We have come to expect that taxpayers and their advisers, on the one hand, and the Internal Revenue Service, on the other, will have differing views regarding various questions of tax law. Usually, each side can discern at least a kernel of rationality in the position taken by the other. Occasionally, though, the Service takes a bizarre position that is very difficult for commentators to justify. Such a situation is presented by a private letter ruling recently issued by the Service that deals with the question of whether a lessee may deduct payments made to a lessor to obtain a release from an onerous lease. Private Letter Ruling 9607016 (Nov. 20, 1995).
It is often the case when a strange result is reached in the tax world that we are dealing with a taxpayer who is seeking an atypical result. Taxpayers normally seek to accelerate their deductions; in the case of a lessee buying its way out of a lease, so that the lessee can relocate to new premises, it would normally be advantageous to the lessee to deduct the full amount of the payment when the lease is terminated. Only if the lessee otherwise had some unusual tax attributes would the lessee want to "capitalize" the amount paid to its old lessor as a cost of obtaining a lease on the new premises. Apparently, however, the taxpayer that sought Private Letter Ruling 9607016 was in just such a situation and, when it sought a ruling that capitalization, rather than current deduction, was required, the Service was only too happy to grant it!

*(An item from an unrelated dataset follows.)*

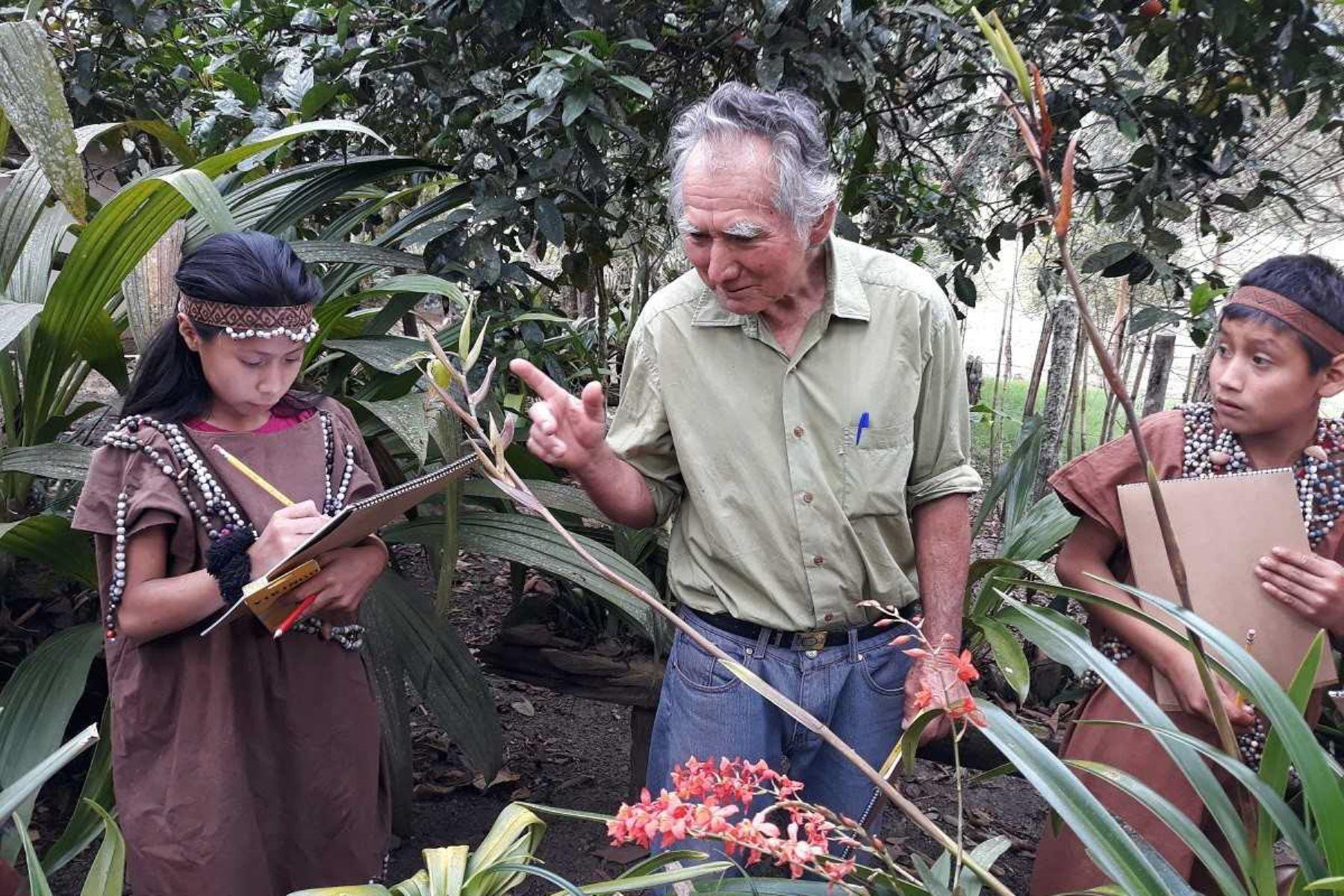 Entregan títulos de propiedad a invasores en territorio asháninca de Oxapampa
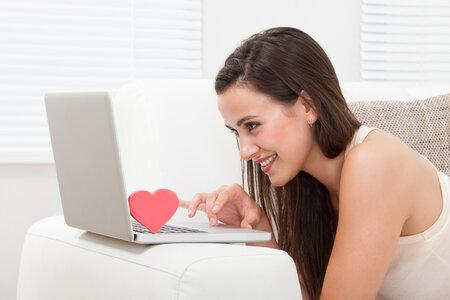 žena, počítač, seznamka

There is a constant tension in the tax law between the rule that a taxpayer may deduct "all the ordinary and necessary expenses paid or incurred during the taxable year in carrying on any trade or business" and the rule that no deduction is allowed for "capital expenditures," including "any amount paid out for new buildings or for permanent improvements or betterments made to increase the value of any property or estate." As a theoretical matter, capitalization of an expenditure is viewed as the norm, while current deduction is viewed as an exception that is available only when the Internal Revenue Code makes specific provision for it. As a practical matter, though, certain categories of payments which might conceivably have found their way to the "capitalization" side of the line have been accepted as deductible.
Among these deductible payments have historically been lease termination payments made by a lessee. The courts have held and the Service has accepted that such payments merely effect reductions to future expenses, rather than an acquisition of a future benefit which would require capitalization. By contrast, when a lessor makes a payment to a lessee to induce the lessee to vacate the premises early, capitalization is required, since the lessor is reacquiring a significant property right - the right to possession. Similarly, if a lessee is already amortizing its cost of acquiring a lease and then agrees to cancel the lease and to enter into a new lease with the lessor, the lessee may not deduct the remaining unamortized cost in the year of cancellation.

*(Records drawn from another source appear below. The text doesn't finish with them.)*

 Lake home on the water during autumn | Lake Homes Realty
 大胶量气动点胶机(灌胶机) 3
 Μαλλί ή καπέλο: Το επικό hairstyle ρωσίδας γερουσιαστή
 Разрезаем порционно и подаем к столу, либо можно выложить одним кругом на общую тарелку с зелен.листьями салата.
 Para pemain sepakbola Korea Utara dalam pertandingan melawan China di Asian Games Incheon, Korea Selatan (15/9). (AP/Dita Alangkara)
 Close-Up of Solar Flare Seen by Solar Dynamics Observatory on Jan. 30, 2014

What happens, though, when the lessee makes a lease termination payment to the lessor so that the lessee will be free to enter into a new lease at a new location with a lessor unrelated to its existing landlord? Is there a sufficient connection between the making of the payment and entering into the new lease to justify capitalization of the payment and its amortization over the term of the new lease, in lieu of current deduction?
This was the situation presented to the Service in Private Letter Ruling 9607016, where the taxpayer sought a ruling that it could not deduct the payment currently. A few facts are presented in the ruling which might distinguish the payment in question from an ordinary, deductible lease termination payment. The lessee in the ruling had the right to be released from its obligation to lease its new premises if it was unable to obtain a release from its old lease. Conversely, its lease termination agreement with respect to the old premises had as a condition to the lessee's exercise of its rights to terminate the old lease that it acquire the new premises. It is difficult to know, though, why the old lessor would have cared about the taxpayer's new premises, and one is left wondering which of the parties had the right to waive that condition. Based on these facts, the Service concluded that the lease termination payment was part of a single overall plan" involving the acquisition of an affirmative benefit, i.e. the new premises, that went beyond a mere reduction of future expenses. Therefore, the taxpayer was required to capitalize the lease termination payment.

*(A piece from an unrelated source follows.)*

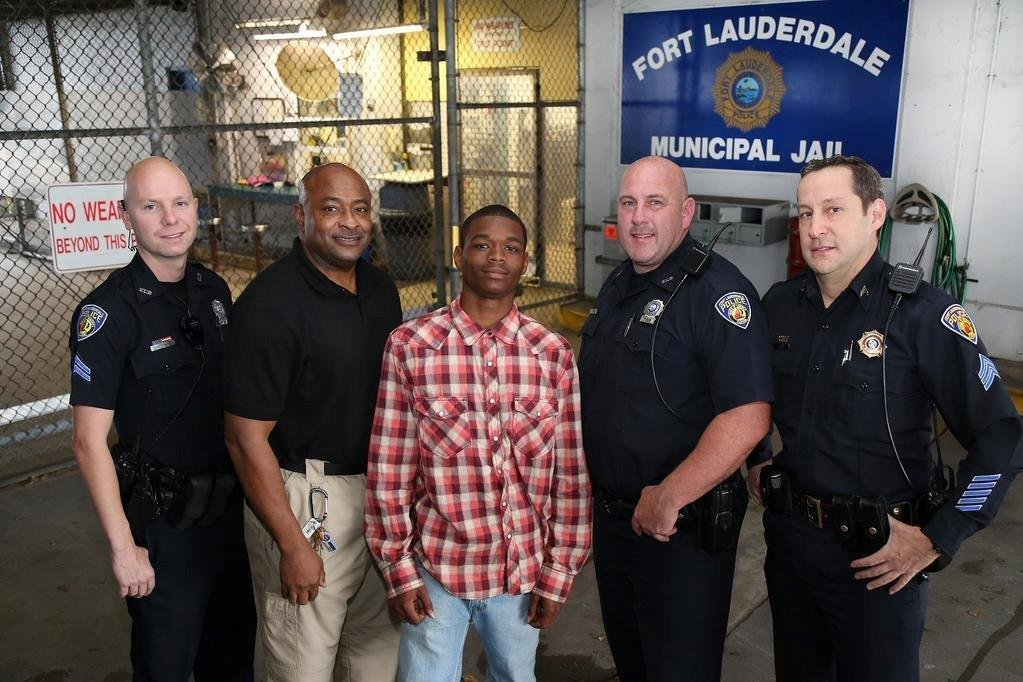 Teen receives commendation for saving officer's life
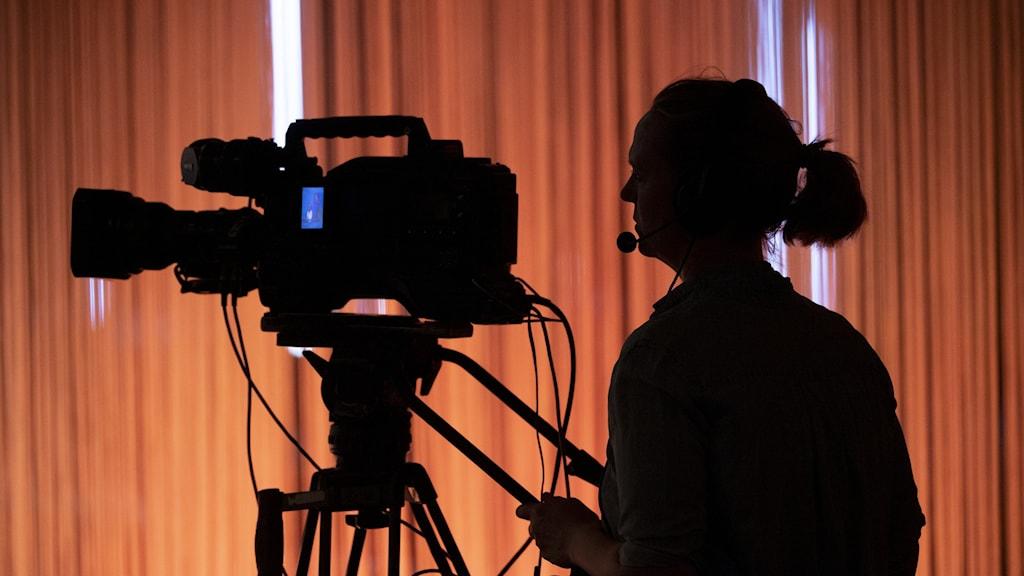 Kvinna bakom filmkamera.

The taxpayer that sought and obtained this ruling may be very pleased, but most other taxpayers will be outraged at the Service's analysis. The taxpayer may, in some sense, have been motivated to make the payment by its desire to move to new premises, but making the payment did not really confer any benefit on the taxpayer with respect to that move - the move did not become any cheaper or easier as a result. The Service cited no cases in which a lessee making a lease termination payment had been required to capitalize the payment, and the authorities which the Service did cite, relating to lessor's payment and the write-off of unamortized costs from prior transactions, are clearly distinguishable. We are left to marvel at the Service's creativity in accommodating the taxpayer who sought this ruling!